Ultimately, the impression was of a man who pines to lead the SNP again - and if he can’t, then he’ll create a facsimile of the party that once adored him and call it Alba.
In other hands, this might be little more than dotty nostalgia.
But Mr Salmond should not be underestimated. Not because electoral success beckons, mind you.
Electorally, Alba is a complete turkey. It missed its best chance at the Holyrood election, when it might have got an MSP or two returned with just six per cent of the list vote.
Don’t expect a breakthrough next May either, as parties needs a plurality of 20% to win a councillor under the STV system, and in some wards 25%.
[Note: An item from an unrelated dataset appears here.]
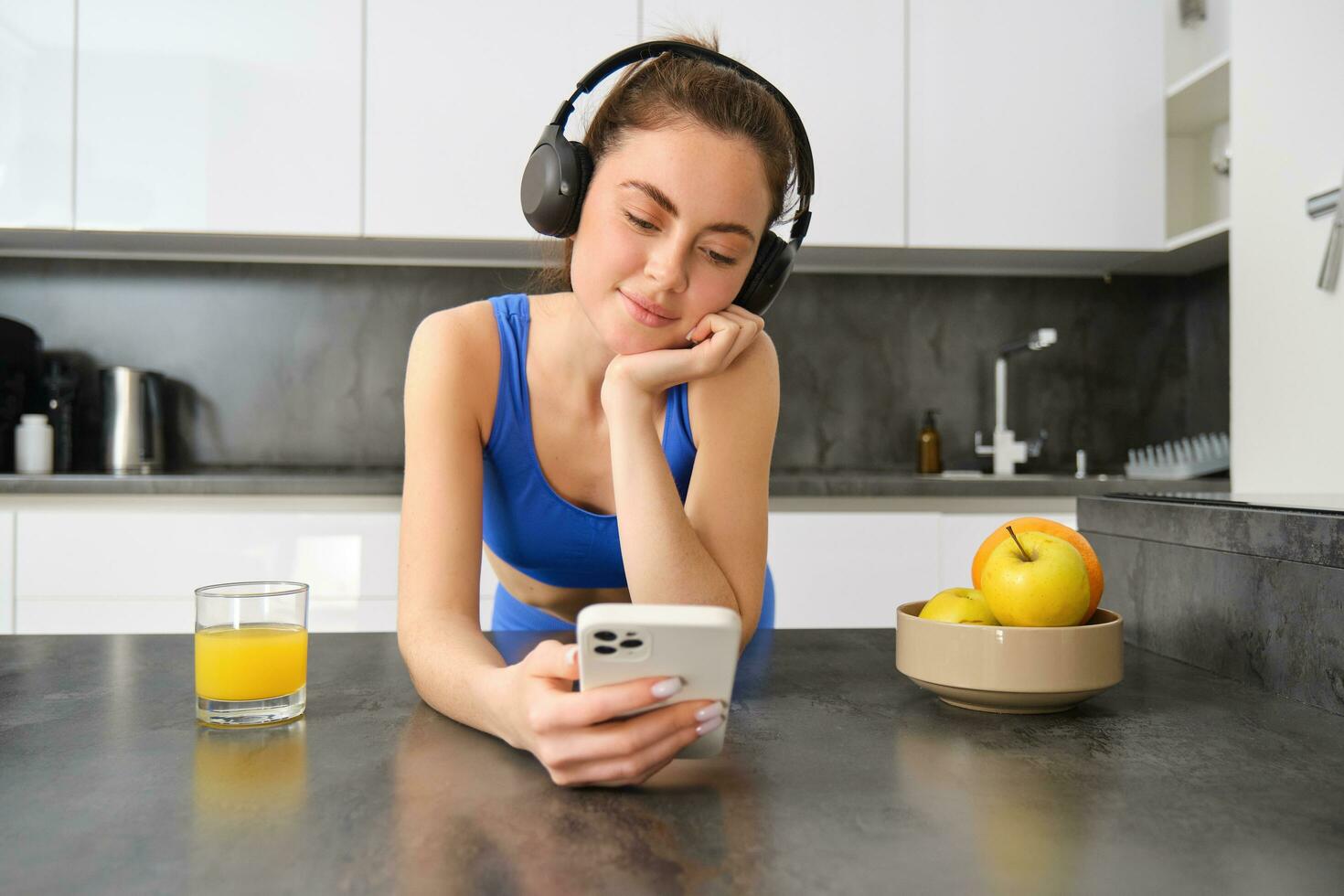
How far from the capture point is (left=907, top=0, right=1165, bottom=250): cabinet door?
8.38 feet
And whatever the merits of Alba’s case for independence, Mr Salmond is not the person to deliver it.
As one recent poll confirmed, he is the least trusted party leader in Scotland, with a lower approval rating than even Boris Johnson.
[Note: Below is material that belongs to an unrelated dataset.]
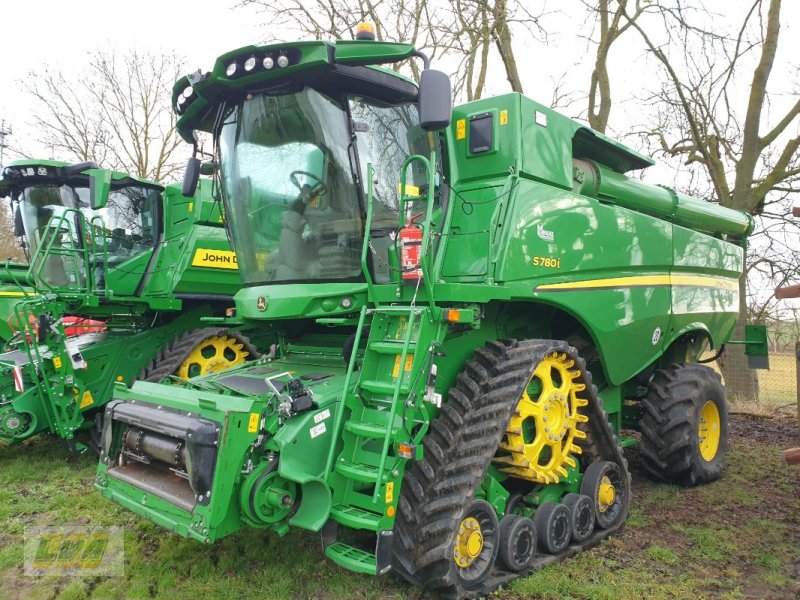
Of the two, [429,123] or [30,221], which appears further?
[30,221]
In the words of his own Alba deputy, Kenny MacAskill, he is “tainted” by the events of recent years, his conduct and character unforgiven by voters.
Will he listen? No. End his feud with Ms Sturgeon? No. Abandon the fantasy of being the first leader of an independent Scotland? No.
He is driven, resolved, relentless.
He built the SNP, remember, and he’s damned if he’ll let Ms Sturgeon be an idle, thankless squatter in it.
So as he ekes out his twilight on the fringe of Scottish politics, he will keep gnawing away at the SNP, harrying its leader, and in so doing entertain and delight Unionists everywhere.
Mr Salmond may not matter much to the electorate, but he still has a knack for generating headlines.
His vendetta against the party that had the temerity to disown him will provide a rich seam of them.
It allows his opponents to portray the Yes movement, whether fairly or not, as irreparably fractured, a cult divided, a portent of chaos to come.
Mr Salmond did indeed build up the SNP into an electoral phenomenon, but his actions now are only helping to erect a barrier to its ultimate goal.